Progressisme et idiots utiles : le cas chilien

Chili, août 2011 : Alors que les mouvements étudiants sont plus que jamais mobilisés contre la réforme de l’éducation promue par le gouvernement, et alors que se prépare dans le pays une grande grève générale lancée à l’appel des mouvements sociaux chiliens, le président Sebastian Pinera (un milliardaire ultra-libéral qui a succédé à la social-démocrate Michelle Bachelet l’an dernier et qui n’a pas hésité à s’entourer d’anciens hauts responsables du régime de Pinochet) annonce le dépôt d’un projet de loi ouvrant le droit à la reconnaissance civile des couples homosexuels.

Une mesure considérée comme progressiste par l’ensemble des mouvements de gauche dans le monde entier (à juste titre), mais qui ressemble étrangement à une tarte à la crème politique.

En effet l’on constate depuis plusieurs années déjà , qu’au fur et à mesure que les partis de gauches dits "de gouvernement" se soumettent à la dictature des marchés financiers et au dogme ultra-libéral, ceux-ci multiplient les mesures et les propositions sociétales progressistes. En revanche rien ou si peu au niveau social (si ce n’est les miettes de l’immense gâteau). Les ultra-libéraux de tous poils semblent avoir compris que le progressisme sociétal sans le progressisme social était une excellente arme.

Le propos n’est évidemment pas ici de critiquer les avancées sociétales mais de s’interroger sur les raisons pour lesquelles ces mesures sont tant mises en avant par des partis alignés sur l’idéologie capitaliste. La plupart de ces mesures étaient pourtant considérées il y a encore quelques décennies comme "subversives" voire dangereuses par les pouvoirs en place, elles semblent donc l’être beaucoup
moins de nos jours à en observer les situations des différents pays où elles ont été adoptées.

Mieux, elles servent désormais de paravent aux échecs des gouvernements de gauche sociaux démocrates comme de droite.

Le cas cité plus haut concernant le président chilien Sebastian Pinera en est un exemple flagrant, en effet celui-ci annonce le dépôt de ce projet de loi au moment où il est au plus bas dans l’opinion et la récente réforme de l’éducation privilégiant les élèves les plus aisés n’a rien arrangé.

TRAVAIL À FAIRE:
**A)** Relevez toutes les personnes nommées dans le texte sur le cas chilien.
**B)** Résumez le texte sur le cas chilien en deux phrases.
**C)** Recopiez le passage du texte sur le cas chilien compris entre « Le cas cité » et « n’a rien arrangé. », inclus.
Les lignes qui suivent sont un matériau distinct, indépendant du texte.

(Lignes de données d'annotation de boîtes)
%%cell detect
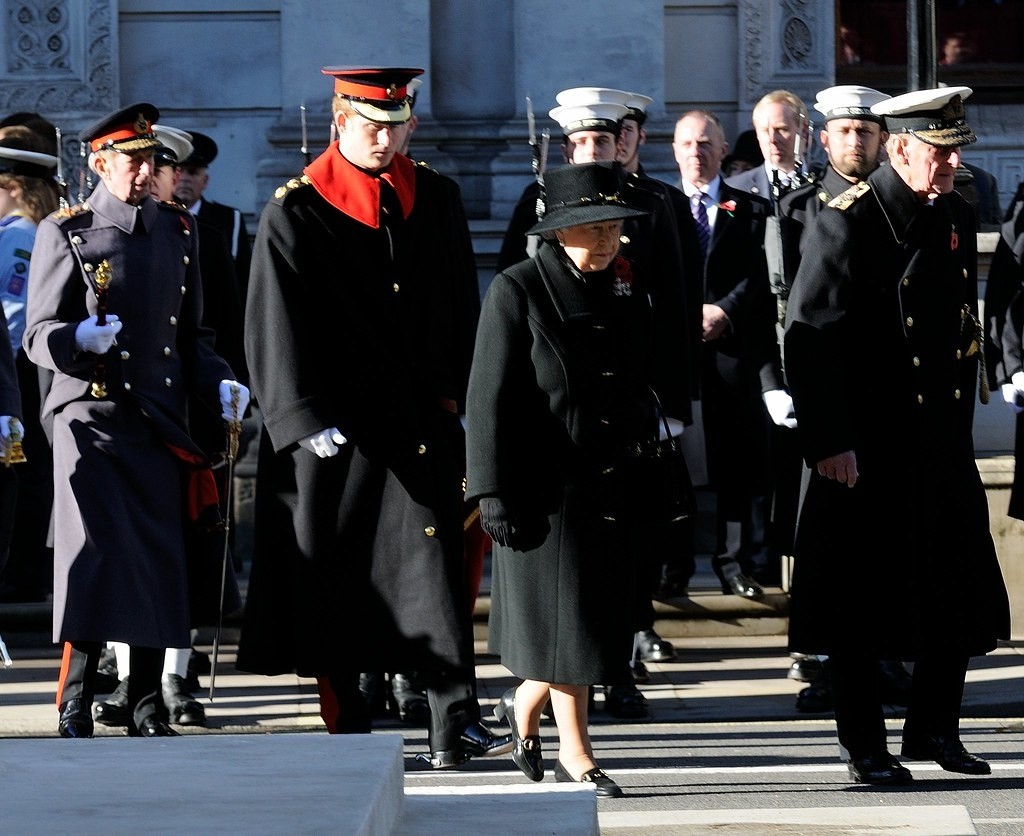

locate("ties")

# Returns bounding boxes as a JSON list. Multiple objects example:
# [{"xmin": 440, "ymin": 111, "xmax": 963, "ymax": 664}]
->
[{"xmin": 691, "ymin": 192, "xmax": 711, "ymax": 265}]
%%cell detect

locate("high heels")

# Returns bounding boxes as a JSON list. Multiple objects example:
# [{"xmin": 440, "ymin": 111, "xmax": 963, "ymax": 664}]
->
[
  {"xmin": 555, "ymin": 755, "xmax": 624, "ymax": 799},
  {"xmin": 493, "ymin": 686, "xmax": 546, "ymax": 783}
]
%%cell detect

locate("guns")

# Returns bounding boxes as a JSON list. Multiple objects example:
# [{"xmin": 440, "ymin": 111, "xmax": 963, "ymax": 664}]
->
[
  {"xmin": 56, "ymin": 125, "xmax": 95, "ymax": 208},
  {"xmin": 525, "ymin": 95, "xmax": 551, "ymax": 220},
  {"xmin": 770, "ymin": 106, "xmax": 812, "ymax": 383},
  {"xmin": 301, "ymin": 102, "xmax": 338, "ymax": 166}
]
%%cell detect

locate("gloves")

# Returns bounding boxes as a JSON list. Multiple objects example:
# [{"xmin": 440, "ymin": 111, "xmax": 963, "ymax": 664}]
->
[
  {"xmin": 478, "ymin": 495, "xmax": 525, "ymax": 554},
  {"xmin": 0, "ymin": 415, "xmax": 25, "ymax": 457},
  {"xmin": 298, "ymin": 427, "xmax": 347, "ymax": 458},
  {"xmin": 1012, "ymin": 371, "xmax": 1024, "ymax": 398},
  {"xmin": 762, "ymin": 390, "xmax": 798, "ymax": 428},
  {"xmin": 218, "ymin": 380, "xmax": 250, "ymax": 424},
  {"xmin": 659, "ymin": 417, "xmax": 685, "ymax": 442},
  {"xmin": 75, "ymin": 315, "xmax": 122, "ymax": 354},
  {"xmin": 1002, "ymin": 383, "xmax": 1018, "ymax": 405}
]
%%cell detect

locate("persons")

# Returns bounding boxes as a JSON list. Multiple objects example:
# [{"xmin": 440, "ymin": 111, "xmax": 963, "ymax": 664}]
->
[
  {"xmin": 782, "ymin": 86, "xmax": 1012, "ymax": 789},
  {"xmin": 937, "ymin": 38, "xmax": 976, "ymax": 67},
  {"xmin": 0, "ymin": 40, "xmax": 1024, "ymax": 755},
  {"xmin": 464, "ymin": 161, "xmax": 660, "ymax": 797},
  {"xmin": 839, "ymin": 26, "xmax": 874, "ymax": 85},
  {"xmin": 244, "ymin": 64, "xmax": 482, "ymax": 771},
  {"xmin": 22, "ymin": 101, "xmax": 251, "ymax": 740}
]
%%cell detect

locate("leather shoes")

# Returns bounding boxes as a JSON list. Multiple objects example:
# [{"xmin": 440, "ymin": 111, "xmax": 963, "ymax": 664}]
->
[
  {"xmin": 901, "ymin": 737, "xmax": 993, "ymax": 775},
  {"xmin": 797, "ymin": 685, "xmax": 834, "ymax": 713},
  {"xmin": 463, "ymin": 723, "xmax": 514, "ymax": 755},
  {"xmin": 787, "ymin": 660, "xmax": 823, "ymax": 680},
  {"xmin": 638, "ymin": 628, "xmax": 680, "ymax": 663},
  {"xmin": 630, "ymin": 667, "xmax": 650, "ymax": 684},
  {"xmin": 95, "ymin": 675, "xmax": 129, "ymax": 725},
  {"xmin": 847, "ymin": 754, "xmax": 914, "ymax": 789},
  {"xmin": 189, "ymin": 651, "xmax": 211, "ymax": 672},
  {"xmin": 162, "ymin": 674, "xmax": 207, "ymax": 724},
  {"xmin": 394, "ymin": 673, "xmax": 430, "ymax": 723},
  {"xmin": 140, "ymin": 715, "xmax": 183, "ymax": 737},
  {"xmin": 432, "ymin": 749, "xmax": 471, "ymax": 770},
  {"xmin": 600, "ymin": 687, "xmax": 652, "ymax": 721},
  {"xmin": 58, "ymin": 698, "xmax": 95, "ymax": 739},
  {"xmin": 361, "ymin": 672, "xmax": 403, "ymax": 728},
  {"xmin": 723, "ymin": 575, "xmax": 764, "ymax": 597}
]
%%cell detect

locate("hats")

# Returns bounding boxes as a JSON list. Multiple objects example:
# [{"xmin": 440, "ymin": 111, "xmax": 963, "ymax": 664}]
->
[
  {"xmin": 81, "ymin": 101, "xmax": 160, "ymax": 154},
  {"xmin": 182, "ymin": 130, "xmax": 219, "ymax": 167},
  {"xmin": 813, "ymin": 85, "xmax": 893, "ymax": 133},
  {"xmin": 549, "ymin": 85, "xmax": 656, "ymax": 137},
  {"xmin": 0, "ymin": 138, "xmax": 58, "ymax": 178},
  {"xmin": 318, "ymin": 64, "xmax": 424, "ymax": 126},
  {"xmin": 523, "ymin": 162, "xmax": 651, "ymax": 237},
  {"xmin": 152, "ymin": 124, "xmax": 195, "ymax": 164},
  {"xmin": 870, "ymin": 86, "xmax": 979, "ymax": 146}
]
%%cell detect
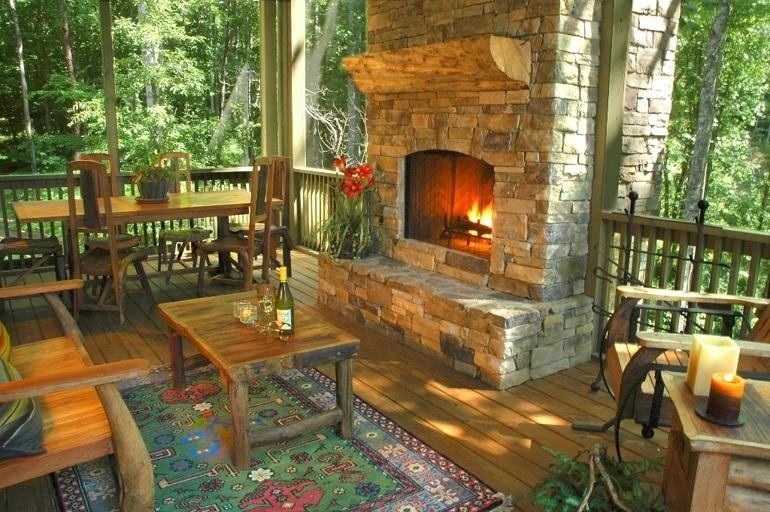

RÉPONSES DANS L'ORDRE:
**A)** Sebastian Pinera, Michelle Bachelet, Pinochet

**B)** En août 2011, alors que les étudiants se mobilisent contre la réforme de l'éducation de son gouvernement, le président chilien Sebastian Pinera annonce un projet de loi ouvrant la reconnaissance civile des couples homosexuels. Selon le texte, les partis soumis au dogme ultra-libéral multiplient les mesures sociétales progressistes, qui servent de paravent à leurs échecs, tout en ne faisant rien ou si peu sur le plan social.

**C)**
Le cas cité plus haut concernant le président chilien Sebastian Pinera en est un exemple flagrant, en effet celui-ci annonce le dépôt de ce projet de loi au moment où il est au plus bas dans l’opinion et la récente réforme de l’éducation privilégiant les élèves les plus aisés n’a rien arrangé.